The Democracy Movement Is Here To Stay
SuperPACs and billionaires are bankrolling our elections, and as a result, most Americans have virtually no influence in our political system—a damning state of affairs for the world’s oldest surviving democracy.
Yet, far from giving up, the American people are ready to take back their democracy. In fact, the electorate is united in its support for the needed reform: 85% of Americans want fundamental changes in the way we fund our elections; 72% of Americans support public financing of elections, the most necessary and urgent reform; and 78% want to overturn Citizens United.
On April 2nd, 150 “Democracy Spring” marchers left the Liberty Bell in Philadelphia to walk 140 miles to the nation’s capitol. When they arrived in Washington, D.C., they, along with hundreds others, began six-straight days of civil disobedience, risking arrest by sitting in at the Capitol. And, on April 16, thousands of “Democracy Awakening” activists came together for three days of rallies, cultural events, teach-ins and another sit-in.
Between the two mobilizations, over 1,200 people were arrested, making them the most significant democracy protests in decades.
As the movement for reform reaches unprecedented momentum, it’s worth reflecting upon all that has changed in such short time. Fifteen years ago, for example, when former NBA basketball player Adonal Foyle founded our organization, Democracy Matters, the movement to get big money out of politics looked quite different.

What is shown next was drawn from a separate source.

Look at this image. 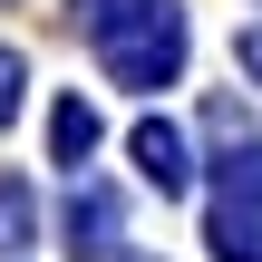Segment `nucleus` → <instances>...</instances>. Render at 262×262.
Listing matches in <instances>:
<instances>
[{"label":"nucleus","mask_w":262,"mask_h":262,"mask_svg":"<svg viewBox=\"0 0 262 262\" xmlns=\"http://www.w3.org/2000/svg\"><path fill=\"white\" fill-rule=\"evenodd\" d=\"M88 146H97V117H88V107H78V97H68V107H58V156H68V165H78V156H88Z\"/></svg>","instance_id":"20e7f679"},{"label":"nucleus","mask_w":262,"mask_h":262,"mask_svg":"<svg viewBox=\"0 0 262 262\" xmlns=\"http://www.w3.org/2000/svg\"><path fill=\"white\" fill-rule=\"evenodd\" d=\"M19 233H29V194H19V185H0V243H19Z\"/></svg>","instance_id":"39448f33"},{"label":"nucleus","mask_w":262,"mask_h":262,"mask_svg":"<svg viewBox=\"0 0 262 262\" xmlns=\"http://www.w3.org/2000/svg\"><path fill=\"white\" fill-rule=\"evenodd\" d=\"M97 49H107V68H117L126 88H156V78H175V58H185V19H175L165 0H136V10H117V19L97 29Z\"/></svg>","instance_id":"f257e3e1"},{"label":"nucleus","mask_w":262,"mask_h":262,"mask_svg":"<svg viewBox=\"0 0 262 262\" xmlns=\"http://www.w3.org/2000/svg\"><path fill=\"white\" fill-rule=\"evenodd\" d=\"M214 253L224 262H262V165H233L214 194Z\"/></svg>","instance_id":"f03ea898"},{"label":"nucleus","mask_w":262,"mask_h":262,"mask_svg":"<svg viewBox=\"0 0 262 262\" xmlns=\"http://www.w3.org/2000/svg\"><path fill=\"white\" fill-rule=\"evenodd\" d=\"M19 107V58H0V117Z\"/></svg>","instance_id":"423d86ee"},{"label":"nucleus","mask_w":262,"mask_h":262,"mask_svg":"<svg viewBox=\"0 0 262 262\" xmlns=\"http://www.w3.org/2000/svg\"><path fill=\"white\" fill-rule=\"evenodd\" d=\"M243 58H253V78H262V29H253V39H243Z\"/></svg>","instance_id":"0eeeda50"},{"label":"nucleus","mask_w":262,"mask_h":262,"mask_svg":"<svg viewBox=\"0 0 262 262\" xmlns=\"http://www.w3.org/2000/svg\"><path fill=\"white\" fill-rule=\"evenodd\" d=\"M136 165H146L156 185H185V136H175V126H136Z\"/></svg>","instance_id":"7ed1b4c3"}]
</instances>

Although it was ten years before Citizens United and the creation of the first SuperPAC, in 2001 our democracy was already on life support. Those with money dominated political fundraising; corporate lobbyists had politicians on speed dial; and candidates talking about public financing of elections were mere urban legend. And yet, while many D.C. advocacy groups fought to preserve our democracy, campaign finance reform was not seen as an issue that could activate grassroots activism.
Democracy Matters was founded with the goal of creating and cultivating this grassroots effort, hoping to turn the fight for democracy reform into a social movement. Only when we could reinforce advocacy groups in D.C. with a diverse movement of citizens could we win the change we so desperately needed. And based on the premise that students have traditionally been at the forefront of political change, Democracy Matters began engaging and training youth to participate in the campaign finance reform movement.
Through on-campus chapters at colleges and universities, we built a cohort of young people passionately dedicated to getting big money out of politics. And, as these students graduated, they took their knowledge of and commitment to campaign finance reform into both the public and private sectors.
"Despite our newfound strength, the small group of political mega-donors who benefit handsomely from the status quo will not give up quietly."
A few years after we began, our chapters began to flourish in both number and size, and our coalition of college students started making big strides in their activism. They organized major campus events, teach-ins and lectures, and even lobbying days with their local legislatures. The biggest victory came in 2005 when a group of Democracy Matters students at Yale participated in the successful campaign to pass public financing of state election campaigns in Connecticut.
And then, at the start of the new decade, we experienced unexpected, rapid growth for two main reasons.
The first was Citizens United, the infamous Supreme Court case that allowed corporations to use their treasury funds to influence elections. Although detrimental to our democracy, this case served as a wake-up call for the need for comprehensive campaign finance reform. The result was that more Americans, many of whom were students, were drawn into the fight to get big private money out of politics.
A second spur came from the Occupy Wall Street movement. Its critique of growing income inequality and the rise of a small group of multi-billionaires galvanized student activists across the country. Within weeks of Occupy’s appearance, Democracy Matters chapters doubled and tripled in size. These new student activists brought enthusiasm and new ideas, emphasizing the link between inequality and the power of a wealthy few to dominate the political system.
The movement demanding “Fair Elections” further expanded shortly thereafter, coming close to passing public financing in New York state two years in a row. This was followed by concrete victories, such as winning public financing reform in Seattle and Maine in 2015 and getting anti-corruption initiatives on the ballot for 2016.
Needless to say, the growth of a grassroots democracy movement—and our part in it—has been incredibly exciting. Yet, our fifteen years of organizing has taught us that we are embarked on a long and difficult struggle for change. Despite our newfound strength, the small group of political mega-donors who benefit handsomely from the status quo will not give up quietly. While we reflect on how far we have come toward fixing our democracy, we must continue to organize, build and strengthen coalitions, engage new voters, elect pro-reform candidates, and increase the grassroots pressure on those politicians who oppose a democracy of, by, and for the people.
The possibility of meaningful reform has never been greater.